> [Text excerpt]:
━━━━━━
Aerosols affect photovoltaic generation in Europe


From pv magazine Germany.

Aerosols have been a popular topic since the onset of the Covid-19 crisis and it is not only their ability to transmit disease which is of concern to solar project owners, they also cause clouds to form in the atmosphere.

A ‘Permastrom’ research project being conducted by Germany’s Karlsruhe Institute of Technology (KIT), national weather service the Deutscher Wetterdienst (DWD) and Chinese-owned PV forecaster Meteocontrol is examining how atmospheric aerosol particles affect clouds and solar radiation and how such events can be better taken into account in weather predictions for more precise PV yield forecasts.

Aerosols such as Saharan dust particles periodically transported to Europe, or soot from big forest fires can interfere with solar plant generation, potentially leaving shortfalls in the grid, and Germany’s Federal Ministry of Economics is backing the Permastrom research to the tune of €2.5 million.


Popular content

“For the investigations, we use both measurement data from weather stations and satellite data,” said Bernhard Vogel, head of the trace substance modeling and climate processes group at KIT’s institute for meteorology and climate research – tropospheric research.
━━━━━━
[Stored data entries]
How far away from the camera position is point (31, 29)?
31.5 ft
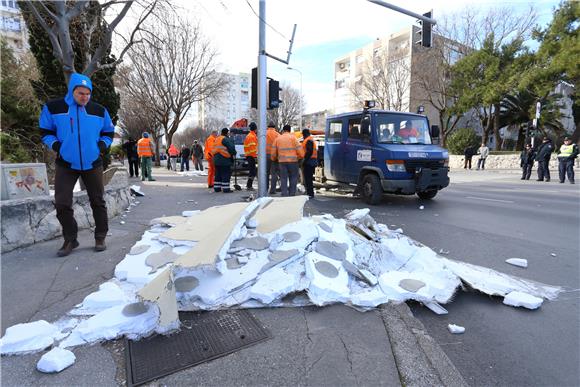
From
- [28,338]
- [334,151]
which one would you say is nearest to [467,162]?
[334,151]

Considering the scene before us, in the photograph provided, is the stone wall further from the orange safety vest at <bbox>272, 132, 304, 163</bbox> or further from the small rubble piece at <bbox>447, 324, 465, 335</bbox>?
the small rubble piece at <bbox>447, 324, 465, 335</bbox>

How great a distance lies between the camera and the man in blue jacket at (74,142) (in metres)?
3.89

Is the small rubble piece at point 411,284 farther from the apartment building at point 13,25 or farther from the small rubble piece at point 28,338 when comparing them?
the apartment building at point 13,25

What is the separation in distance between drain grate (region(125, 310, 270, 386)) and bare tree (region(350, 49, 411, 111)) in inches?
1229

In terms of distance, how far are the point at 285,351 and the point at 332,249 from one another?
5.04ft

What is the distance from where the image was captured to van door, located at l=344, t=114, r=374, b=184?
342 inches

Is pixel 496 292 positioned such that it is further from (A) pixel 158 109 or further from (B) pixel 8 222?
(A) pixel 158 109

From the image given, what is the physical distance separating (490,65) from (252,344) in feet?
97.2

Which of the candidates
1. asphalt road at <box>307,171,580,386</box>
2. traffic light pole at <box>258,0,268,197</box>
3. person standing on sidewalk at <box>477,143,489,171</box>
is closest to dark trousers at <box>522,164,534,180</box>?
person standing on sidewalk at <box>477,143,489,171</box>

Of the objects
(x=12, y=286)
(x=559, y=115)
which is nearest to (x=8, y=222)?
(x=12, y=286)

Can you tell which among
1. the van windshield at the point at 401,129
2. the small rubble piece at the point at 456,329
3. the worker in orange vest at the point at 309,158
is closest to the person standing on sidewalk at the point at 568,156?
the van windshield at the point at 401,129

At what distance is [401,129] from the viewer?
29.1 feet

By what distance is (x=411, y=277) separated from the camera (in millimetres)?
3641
━━━━━━
> [What to do]:
- 1) Answer each question from the aerosols article:
(a) Which three organizations are conducting the Permastrom project?
(b) How much is Germany's Federal Ministry of Economics putting into the research?
(c) What two kinds of data does Bernhard Vogel say the investigations use?
- 2) Does each statement agree with the aerosols article?
(a) Meteocontrol is a Chinese-owned PV forecaster.
(b) The Federal Ministry of Economics is backing the research with €5 million.
(c) Bernhard Vogel leads a group at the Deutscher Wetterdienst.
- 3) Resume the aerosols article after its final sentence.
The listing comes from a separate source.

> [Results in order]:
- 1)
(a) Germany's Karlsruhe Institute of Technology (KIT), the Deutscher Wetterdienst (DWD) and Meteocontrol.
(b) €2.5 million.
(c) Measurement data from weather stations and satellite data.

- 2)
(a) Yes: "Chinese-owned PV forecaster Meteocontrol"
(b) No: "to the tune of €2.5 million"
(c) No: "head of the trace substance modeling and climate processes group at KIT’s institute for meteorology and climate research – tropospheric research"

- 3)
The data will be processed by an extended numerical weather forecasting system operated by the DWD for the application. The project builds on the previous Perdus initiative, which investigated the transport of Saharan dust to Germany, for solar forecasting purposes. Permastrom will consider aerosols such as those generated by forest fires and will model them to predict their effects on cloud formation.

Meteocontrol will further develop the forecasting system to take into account grid company requirements. “This means that the research results in the form of new forecast models [which] can be used by the power grid operators in the future,” stated the company.

German grid operators Amprion and 50 Hertz and electric utility EnBW are associated partners of the research program.